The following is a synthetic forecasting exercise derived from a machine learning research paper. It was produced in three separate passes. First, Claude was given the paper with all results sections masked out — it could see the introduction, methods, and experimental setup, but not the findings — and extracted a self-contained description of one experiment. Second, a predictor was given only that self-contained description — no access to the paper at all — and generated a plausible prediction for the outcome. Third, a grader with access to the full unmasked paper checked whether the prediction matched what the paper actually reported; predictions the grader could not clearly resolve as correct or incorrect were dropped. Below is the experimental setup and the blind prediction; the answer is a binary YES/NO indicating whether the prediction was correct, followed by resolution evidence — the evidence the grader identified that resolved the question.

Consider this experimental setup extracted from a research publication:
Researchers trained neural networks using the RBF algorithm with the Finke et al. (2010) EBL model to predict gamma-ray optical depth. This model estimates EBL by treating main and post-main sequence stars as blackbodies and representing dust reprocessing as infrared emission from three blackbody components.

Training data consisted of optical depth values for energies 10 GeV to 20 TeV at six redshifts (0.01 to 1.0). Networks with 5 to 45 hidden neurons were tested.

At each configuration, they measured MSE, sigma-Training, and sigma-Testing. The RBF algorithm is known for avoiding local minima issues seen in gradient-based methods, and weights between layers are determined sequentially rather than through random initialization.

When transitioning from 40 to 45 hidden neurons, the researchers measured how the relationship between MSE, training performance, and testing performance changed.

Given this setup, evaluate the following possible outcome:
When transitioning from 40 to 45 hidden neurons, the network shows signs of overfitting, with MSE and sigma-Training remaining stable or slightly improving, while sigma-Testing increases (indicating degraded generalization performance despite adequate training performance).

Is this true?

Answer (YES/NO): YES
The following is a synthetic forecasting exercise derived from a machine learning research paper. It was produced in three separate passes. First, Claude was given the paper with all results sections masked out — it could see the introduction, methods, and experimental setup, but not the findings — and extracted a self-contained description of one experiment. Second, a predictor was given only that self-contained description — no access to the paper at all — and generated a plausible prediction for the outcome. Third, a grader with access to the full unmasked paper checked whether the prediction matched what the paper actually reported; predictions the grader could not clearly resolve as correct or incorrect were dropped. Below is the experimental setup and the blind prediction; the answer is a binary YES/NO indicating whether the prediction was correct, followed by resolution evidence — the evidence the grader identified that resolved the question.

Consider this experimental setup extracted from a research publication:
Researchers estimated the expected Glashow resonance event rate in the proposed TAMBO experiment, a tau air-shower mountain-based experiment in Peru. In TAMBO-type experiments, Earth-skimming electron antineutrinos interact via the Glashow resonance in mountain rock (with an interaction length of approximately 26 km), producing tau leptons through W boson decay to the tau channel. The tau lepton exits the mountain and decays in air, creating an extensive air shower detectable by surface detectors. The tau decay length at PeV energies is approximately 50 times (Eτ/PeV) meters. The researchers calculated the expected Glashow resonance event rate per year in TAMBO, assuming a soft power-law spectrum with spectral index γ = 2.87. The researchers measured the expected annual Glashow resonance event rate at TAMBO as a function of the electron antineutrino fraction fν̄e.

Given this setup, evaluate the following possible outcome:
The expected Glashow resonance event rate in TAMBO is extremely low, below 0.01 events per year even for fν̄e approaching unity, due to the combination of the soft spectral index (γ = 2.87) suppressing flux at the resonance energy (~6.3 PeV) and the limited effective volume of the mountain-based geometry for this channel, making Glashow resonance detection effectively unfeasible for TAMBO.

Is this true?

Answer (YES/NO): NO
■ ■ ■ ■ ■ ■ ■
The entries above must be written out again exactly as they are.

▶ [Solved exercise]:
The following is a synthetic forecasting exercise derived from a machine learning research paper. It was produced in three separate passes. First, Claude was given the paper with all results sections masked out — it could see the introduction, methods, and experimental setup, but not the findings — and extracted a self-contained description of one experiment. Second, a predictor was given only that self-contained description — no access to the paper at all — and generated a plausible prediction for the outcome. Third, a grader with access to the full unmasked paper checked whether the prediction matched what the paper actually reported; predictions the grader could not clearly resolve as correct or incorrect were dropped. Below is the experimental setup and the blind prediction; the answer is a binary YES/NO indicating whether the prediction was correct, followed by resolution evidence — the evidence the grader identified that resolved the question.

Consider this experimental setup extracted from a research publication:
Researchers trained neural networks using the RBF algorithm with the Finke et al. (2010) EBL model to predict gamma-ray optical depth. This model estimates EBL by treating main and post-main sequence stars as blackbodies and representing dust reprocessing as infrared emission from three blackbody components.

Training data consisted of optical depth values for energies 10 GeV to 20 TeV at six redshifts (0.01 to 1.0). Networks with 5 to 45 hidden neurons were tested.

At each configuration, they measured MSE, sigma-Training, and sigma-Testing. The RBF algorithm is known for avoiding local minima issues seen in gradient-based methods, and weights between layers are determined sequentially rather than through random initialization.

When transitioning from 40 to 45 hidden neurons, the researchers measured how the relationship between MSE, training performance, and testing performance changed.

Given this setup, evaluate the following possible outcome:
When transitioning from 40 to 45 hidden neurons, the network shows signs of overfitting, with MSE and sigma-Training remaining stable or slightly improving, while sigma-Testing increases (indicating degraded generalization performance despite adequate training performance).

Is this true?

Answer (YES/NO): YES
The following is a synthetic forecasting exercise derived from a machine learning research paper. It was produced in three separate passes. First, Claude was given the paper with all results sections masked out — it could see the introduction, methods, and experimental setup, but not the findings — and extracted a self-contained description of one experiment. Second, a predictor was given only that self-contained description — no access to the paper at all — and generated a plausible prediction for the outcome. Third, a grader with access to the full unmasked paper checked whether the prediction matched what the paper actually reported; predictions the grader could not clearly resolve as correct or incorrect were dropped. Below is the experimental setup and the blind prediction; the answer is a binary YES/NO indicating whether the prediction was correct, followed by resolution evidence — the evidence the grader identified that resolved the question.

Consider this experimental setup extracted from a research publication:
Researchers estimated the expected Glashow resonance event rate in the proposed TAMBO experiment, a tau air-shower mountain-based experiment in Peru. In TAMBO-type experiments, Earth-skimming electron antineutrinos interact via the Glashow resonance in mountain rock (with an interaction length of approximately 26 km), producing tau leptons through W boson decay to the tau channel. The tau lepton exits the mountain and decays in air, creating an extensive air shower detectable by surface detectors. The tau decay length at PeV energies is approximately 50 times (Eτ/PeV) meters. The researchers calculated the expected Glashow resonance event rate per year in TAMBO, assuming a soft power-law spectrum with spectral index γ = 2.87. The researchers measured the expected annual Glashow resonance event rate at TAMBO as a function of the electron antineutrino fraction fν̄e.

Given this setup, evaluate the following possible outcome:
The expected Glashow resonance event rate in TAMBO is extremely low, below 0.01 events per year even for fν̄e approaching unity, due to the combination of the soft spectral index (γ = 2.87) suppressing flux at the resonance energy (~6.3 PeV) and the limited effective volume of the mountain-based geometry for this channel, making Glashow resonance detection effectively unfeasible for TAMBO.

Is this true?

Answer (YES/NO): NO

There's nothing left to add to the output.